İkinci olarak, bağışçılar başarının diğer ölçütlerini de göz önünde bulundurmalıdır; sadece dağıtılan miktar değil, yatırılan her dolar için ek sermayenin harekete geçirilmesinin çarpan etkisi de önemlidir.
Üçüncüsü, gelişmekte olan ülkelerin daha güçlü yerel finansal ekosistemler oluşturmaları desteklenmeli, böylece temiz enerji, sürdürülebilir tarım ve küçük işletmeler gibi sektörlere yatırım daha kolay akabilir.
Harekete geçme zamanı şimdi ve Sevilla'da düzenlenecek olan Uluslararası Kalkınma Finansmanı Konferansı, bu geçişi hızlandırmak için önemli bir fırsat sunuyor.

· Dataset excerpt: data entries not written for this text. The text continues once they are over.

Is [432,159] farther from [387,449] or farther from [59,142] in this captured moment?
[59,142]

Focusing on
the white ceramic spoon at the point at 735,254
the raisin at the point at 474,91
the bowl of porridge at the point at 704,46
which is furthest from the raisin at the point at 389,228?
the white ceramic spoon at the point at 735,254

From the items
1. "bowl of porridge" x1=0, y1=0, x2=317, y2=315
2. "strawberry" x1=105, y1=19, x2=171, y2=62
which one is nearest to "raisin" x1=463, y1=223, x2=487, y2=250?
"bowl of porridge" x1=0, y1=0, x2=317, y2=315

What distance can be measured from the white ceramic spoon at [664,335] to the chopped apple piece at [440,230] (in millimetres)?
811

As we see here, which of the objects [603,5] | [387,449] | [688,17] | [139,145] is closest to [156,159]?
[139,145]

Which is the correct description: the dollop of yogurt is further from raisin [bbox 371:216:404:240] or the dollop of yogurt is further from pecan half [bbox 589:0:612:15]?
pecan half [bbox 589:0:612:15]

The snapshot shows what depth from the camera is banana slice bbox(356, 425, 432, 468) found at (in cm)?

İklim finansmanı ihtiyaçları hızla artıyor . Borç ödeme zorlukları artıyor. Ve çok sayıda ülke hala küresel sermaye piyasalarına erişimden yoksun. En fakir ve en kırılgan ülkeler aynı zamanda en az seçeneğe sahip olanlardır. Sermayenin içeri sızmasını bekleyemezler. Yönlendirilmesi, desteklenmesi ve riskten arındırılması gerekir.
Gelecek, kalkınma finansmanını her kamu dolarının katlanarak daha da ileri gitmesini sağlayacak bir katalizör olarak kullanmakta yatıyor. Sınırlı kaynakların ve acil zorlukların olduğu bir dünyada, başka hiçbir şeye gücümüz yetmez.